Friis v Friis
[2000] QCA 480
•22/11/2000
[2000] QCA 480
COURT OF APPEAL
DAVIES JA
THOMAS JA
DOUGLAS J
Appeal No 10772 of 1999
GLENDA CAROLYN FRIIS
(as Legal Personal Representative of the
Estate of MERVYN JOHN FRIIS) Applicant/Applicant
v.
PHYLLIS ISABEL FRIIS First Respondent/First Respondent
and
JAMES JOSEPH FRIIS Second Respondent/Second Respondent
and
LYNETTE CAROL FRIIS Third Respondent/Third Respondent
BRISBANE
..DATE 22/11/2000
JUDGMENT
DAVIES JA: These are applications which arise out of applications which were adjourned by this Court to a date to be fixed on 10 March this year. In order to understand the nature of these applications it is necessary to say something about the history of the matters to which they relate.
The applicant in the original proceedings, whom I will call the applicant, is the daughter of Mervyn John Friis, deceased, and the first respondent Phyllis Isabel Friis. Immediately before his death Mervyn instructed the institution of proceedings and the proceedings were instituted in the Family Court against the first respondent and in the Supreme Court against the second and third respondents who although bearing the same name as the applicant and the first respondent are either not or only distantly related to them. Upon Mervyn's death the applicant continued both sets of proceedings as his personal representative and the Supreme Court proceedings were purportedly cross-vested to the Family Court pursuant to legislation then thought to be valid.
Pursuant to the same legislation which is the Jurisdiction of Courts (Cross-Vesting) Act 1987 (Qld), the first respondent purported to institute proceedings against the second and third respondents in the Family Court. The actions by Mervyn and the first respondent against the second and third respondents were in respect of a gift of farming land by the first respondent to the second and third respondents which, it was alleged, was procured by undue influence or unconscionability.

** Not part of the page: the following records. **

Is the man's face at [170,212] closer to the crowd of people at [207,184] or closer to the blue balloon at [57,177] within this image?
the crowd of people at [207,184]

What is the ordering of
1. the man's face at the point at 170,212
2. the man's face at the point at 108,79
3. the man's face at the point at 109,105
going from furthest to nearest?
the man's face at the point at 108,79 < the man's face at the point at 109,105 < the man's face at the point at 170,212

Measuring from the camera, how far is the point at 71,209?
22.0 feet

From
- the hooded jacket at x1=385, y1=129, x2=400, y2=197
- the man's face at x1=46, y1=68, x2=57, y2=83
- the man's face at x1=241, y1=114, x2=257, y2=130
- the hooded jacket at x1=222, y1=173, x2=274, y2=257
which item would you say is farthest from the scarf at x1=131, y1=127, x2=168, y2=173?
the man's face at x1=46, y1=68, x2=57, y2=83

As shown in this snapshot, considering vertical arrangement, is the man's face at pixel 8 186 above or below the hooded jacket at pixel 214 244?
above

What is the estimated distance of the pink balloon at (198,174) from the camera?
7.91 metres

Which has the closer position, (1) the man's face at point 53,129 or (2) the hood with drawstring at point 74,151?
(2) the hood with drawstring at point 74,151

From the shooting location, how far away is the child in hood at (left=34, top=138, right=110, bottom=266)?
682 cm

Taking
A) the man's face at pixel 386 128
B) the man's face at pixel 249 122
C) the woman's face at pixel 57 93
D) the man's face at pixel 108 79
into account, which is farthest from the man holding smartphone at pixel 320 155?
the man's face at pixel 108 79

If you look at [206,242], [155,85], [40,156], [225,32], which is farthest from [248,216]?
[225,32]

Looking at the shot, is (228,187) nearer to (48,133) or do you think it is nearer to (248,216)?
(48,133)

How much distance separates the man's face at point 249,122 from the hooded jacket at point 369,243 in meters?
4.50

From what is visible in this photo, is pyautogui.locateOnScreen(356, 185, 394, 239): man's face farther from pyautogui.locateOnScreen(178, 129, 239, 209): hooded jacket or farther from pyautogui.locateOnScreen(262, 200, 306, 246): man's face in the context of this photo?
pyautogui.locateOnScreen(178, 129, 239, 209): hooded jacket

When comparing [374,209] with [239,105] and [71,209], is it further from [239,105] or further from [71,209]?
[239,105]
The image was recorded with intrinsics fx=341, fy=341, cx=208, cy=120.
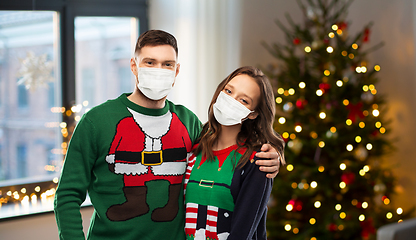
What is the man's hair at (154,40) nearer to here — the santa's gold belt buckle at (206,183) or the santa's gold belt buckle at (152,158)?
the santa's gold belt buckle at (152,158)

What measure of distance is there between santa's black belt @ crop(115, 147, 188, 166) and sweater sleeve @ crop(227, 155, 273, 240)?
247 millimetres

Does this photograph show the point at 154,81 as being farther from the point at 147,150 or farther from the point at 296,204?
the point at 296,204

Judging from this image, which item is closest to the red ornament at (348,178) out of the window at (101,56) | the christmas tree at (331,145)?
the christmas tree at (331,145)

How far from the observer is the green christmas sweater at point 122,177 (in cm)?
115

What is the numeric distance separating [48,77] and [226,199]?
6.34ft

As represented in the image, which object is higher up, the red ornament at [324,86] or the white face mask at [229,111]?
the red ornament at [324,86]

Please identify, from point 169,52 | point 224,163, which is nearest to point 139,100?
point 169,52

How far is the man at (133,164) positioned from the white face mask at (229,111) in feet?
0.51

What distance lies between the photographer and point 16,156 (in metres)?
2.46

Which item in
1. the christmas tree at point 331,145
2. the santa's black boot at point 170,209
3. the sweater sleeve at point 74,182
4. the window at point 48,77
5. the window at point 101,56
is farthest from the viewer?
the window at point 101,56

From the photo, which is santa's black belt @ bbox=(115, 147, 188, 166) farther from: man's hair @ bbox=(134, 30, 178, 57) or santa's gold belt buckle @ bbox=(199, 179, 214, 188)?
man's hair @ bbox=(134, 30, 178, 57)

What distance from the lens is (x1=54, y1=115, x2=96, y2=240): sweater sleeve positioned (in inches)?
44.5

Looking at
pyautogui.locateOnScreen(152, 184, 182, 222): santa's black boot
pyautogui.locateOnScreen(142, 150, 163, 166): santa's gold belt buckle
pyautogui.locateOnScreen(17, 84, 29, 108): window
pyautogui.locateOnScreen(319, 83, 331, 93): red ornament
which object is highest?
pyautogui.locateOnScreen(319, 83, 331, 93): red ornament

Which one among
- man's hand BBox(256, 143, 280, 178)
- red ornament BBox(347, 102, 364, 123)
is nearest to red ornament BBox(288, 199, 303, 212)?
red ornament BBox(347, 102, 364, 123)
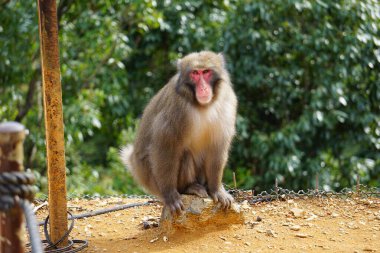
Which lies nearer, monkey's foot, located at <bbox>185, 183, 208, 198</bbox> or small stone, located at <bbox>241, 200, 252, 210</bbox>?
monkey's foot, located at <bbox>185, 183, 208, 198</bbox>

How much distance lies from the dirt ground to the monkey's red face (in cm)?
110

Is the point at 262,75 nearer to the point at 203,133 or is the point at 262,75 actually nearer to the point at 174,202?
the point at 203,133

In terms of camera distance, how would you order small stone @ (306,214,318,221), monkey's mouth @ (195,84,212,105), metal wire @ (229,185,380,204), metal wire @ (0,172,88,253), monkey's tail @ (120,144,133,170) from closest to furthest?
metal wire @ (0,172,88,253)
monkey's mouth @ (195,84,212,105)
small stone @ (306,214,318,221)
monkey's tail @ (120,144,133,170)
metal wire @ (229,185,380,204)

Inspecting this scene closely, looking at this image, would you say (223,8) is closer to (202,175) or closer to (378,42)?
(378,42)

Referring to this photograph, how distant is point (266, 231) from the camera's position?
4516 mm

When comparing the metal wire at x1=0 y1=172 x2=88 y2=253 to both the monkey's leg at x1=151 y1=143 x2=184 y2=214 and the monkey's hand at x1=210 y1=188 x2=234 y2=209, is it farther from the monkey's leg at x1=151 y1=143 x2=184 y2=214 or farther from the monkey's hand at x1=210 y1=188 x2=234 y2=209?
the monkey's hand at x1=210 y1=188 x2=234 y2=209

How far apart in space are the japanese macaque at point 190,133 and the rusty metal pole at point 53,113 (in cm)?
80

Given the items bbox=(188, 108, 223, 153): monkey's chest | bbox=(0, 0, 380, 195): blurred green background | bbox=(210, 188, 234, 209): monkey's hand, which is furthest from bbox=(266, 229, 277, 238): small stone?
bbox=(0, 0, 380, 195): blurred green background

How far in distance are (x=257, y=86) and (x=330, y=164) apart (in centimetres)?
156

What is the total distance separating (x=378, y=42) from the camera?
7379mm

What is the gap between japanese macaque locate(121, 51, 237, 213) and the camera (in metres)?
4.31

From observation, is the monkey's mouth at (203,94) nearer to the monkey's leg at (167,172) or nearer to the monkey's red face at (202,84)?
the monkey's red face at (202,84)

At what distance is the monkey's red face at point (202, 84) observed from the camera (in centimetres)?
422

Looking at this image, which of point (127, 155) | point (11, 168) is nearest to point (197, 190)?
point (127, 155)
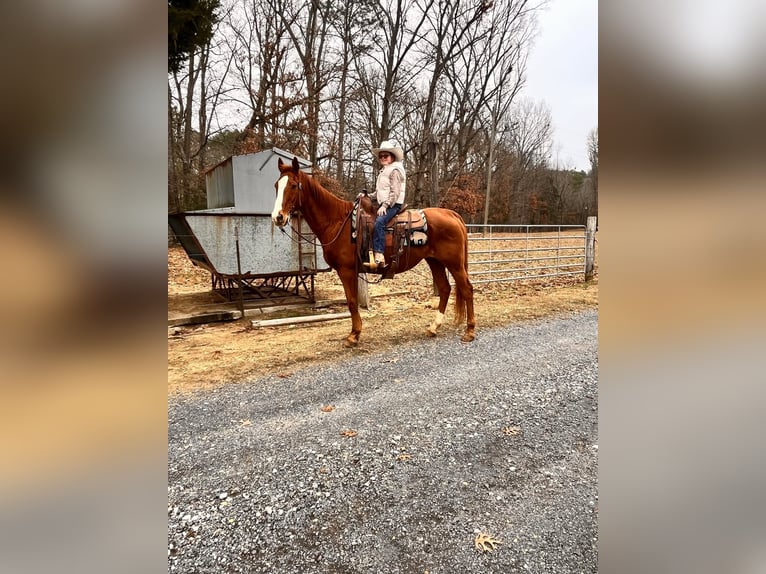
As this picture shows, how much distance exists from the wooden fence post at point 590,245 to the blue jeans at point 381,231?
21.7ft

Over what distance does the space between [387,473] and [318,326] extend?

The matter was then heard by a judge of the Family Court. He granted the first respondent relief which she sought on the ground of unconscionability and granted the applicant partial relief on her claim, also based on unconscionability. Relief was also granted pursuant to section 85 of the Family Law Act. Consequently, the court made orders on 30 April 1999 that the second and third respondents transfer certain properties to the first respondent, that they transfer to the applicant and the first respondent as tenants in common another property and it made certain declarations.
By notice of appeal dated 27 May 1999 the second and third respondents appealed against two of those orders and on
31 May the applicant appealed against some of the orders made. Before those appeals were heard the High Court on
17 June gave judgment in Re: Wakim; ex parte McNally (1999) 73 ALJR 839 invalidating legislation purporting to confer state jurisdiction on Federal Courts. Then on 8 November 1999 the Full Court of the Family Court made a declaration in purported compliance with section 11(1)(d) of the Federal Courts (State Jurisdiction) Act 1999 that it had no jurisdiction to hear so much of the appeal as related to a state matter.
The matter then came before this Court by way of appeal on
21 February this year and this Court then held on 10 March that it was unclear whether the orders which the learned Family Court judge made were orders which he could not make because they involved only state jurisdiction or whether they were orders which he could notwithstanding Wakim have made because they came within the accrued jurisdiction of the Family Court. For that reason this Court considered that it was unclear whether the appeals were properly before this Court pursuant to the Federal Courts (State Jurisdiction) Act 1999.
The problem has now been rectified to the extent that the matters were in any event within the accrued jurisdiction of the Family Court they have now been cross-vested to this Court pursuant to the Federal cross-vesting legislation, the validity of which was not affected by Wakim. Consequently, all of the matters the subject of the appeals are properly now before this Court.
In the meantime the parties have agreed on how the substantive matters in dispute should be resolved. However, as any order giving effect to what has been agreed alters the interests of parties to the marriage in property this Court must be satisfied that it is appropriate to make the order pursuant to section 79 of the Family Law Act.
The orders which we are asked to make are set out in a document which has been handed up to me by Mr Keim for the applicant. All parties have had the benefit of legal advice. Issues involving complex legal and factual matters remain in dispute and all parties are concerned to avoid further costs. The attitude which the parties have taken appears to me to be a reasonable response to these difficulties and I would be satisfied that it is appropriate to make the orders sought in the draft which has been handed up. I would accordingly make orders in terms of the draft handed up to me, initialled by me and placed with the file.
THOMAS JA: I agree.
DOUGLAS J: I agree.
DAVIES JA: The orders are as I have indicated.